The economist says the prices of rice have been high owing to costlier wheat flour. "The consumption of rice has increased as many people have switched from wheat for the spike in prices."
Shahidul said the price of soap has increased by Tk 15 to Tk 20 apiece. "To cook foods, we need edible oil, but its price is also very high," he said.
Bangladesh banks on external sources to meet the majority of its requirement for edible oils.
Cereals and edible oils make up 14 per cent of the total value of household consumption in Bangladesh, and about one-fourth of the total food expenditure, said the IFPRI report.
Consumption fell in both rural and urban households. National consumption spending, including the value of home consumption, declined by 4.7 per cent, according to the report.
"Rural households are hit twice, by rising prices and falling income, while the dominant effect for urban households is higher food and fuel prices."
Ghulam Rahman, president of the Consumers Association of Bangladesh, said consumers are feeling the pinch of the war for almost all products.
"The war has also become an excuse for greedy businessmen to make extra bucks. And consumers are suffering for that."
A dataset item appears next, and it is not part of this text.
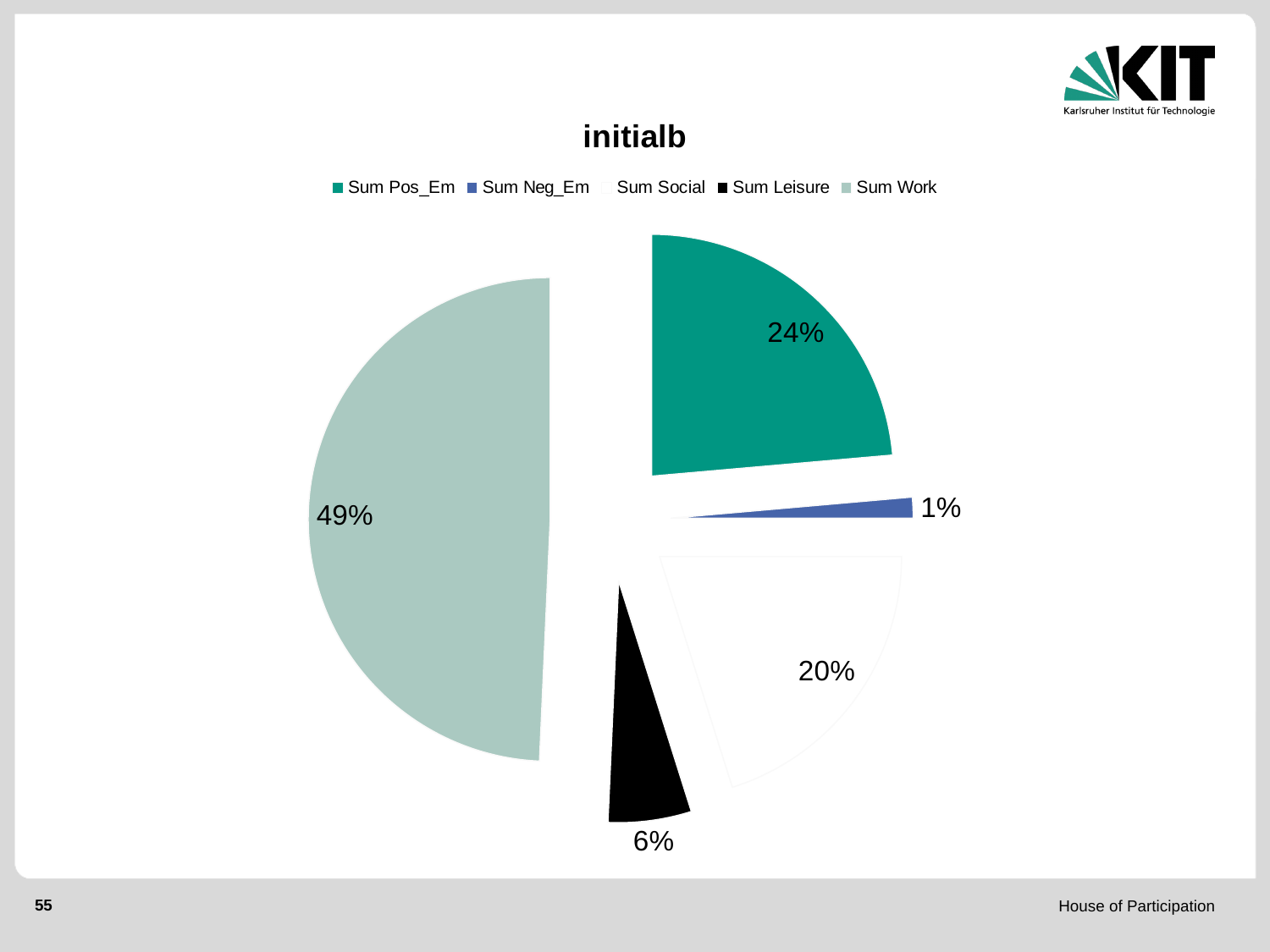
What share of the pie is Sum Social? 20% How many entries does the legend list? 5 Which category has the smallest slice? Sum Neg_Em What share of the pie is Sum Neg_Em? 1% What is the difference in percentage points between Sum Work and Sum Pos_Em? 25 What share of the pie is Sum Pos_Em? 24% Which category has the largest slice? Sum Work What kind of chart is shown on the slide? pie chart How many slices does the pie chart have? 5 What is the title of the chart? initialb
"Many families have had to reduce consumption and this has impacted nutrition," Moazzem said.
Ahmed says his income has increased over the last one year, but the hike is not enough to bear the additional expenses.
"It is a relief that my salary has gone up. However, I know a number of people whose income has not risen. Besides, many don't get salaries regularly. Their situation is worse than me."
"The war needs to come to an end immediately. If it ends, it will be good for all of us."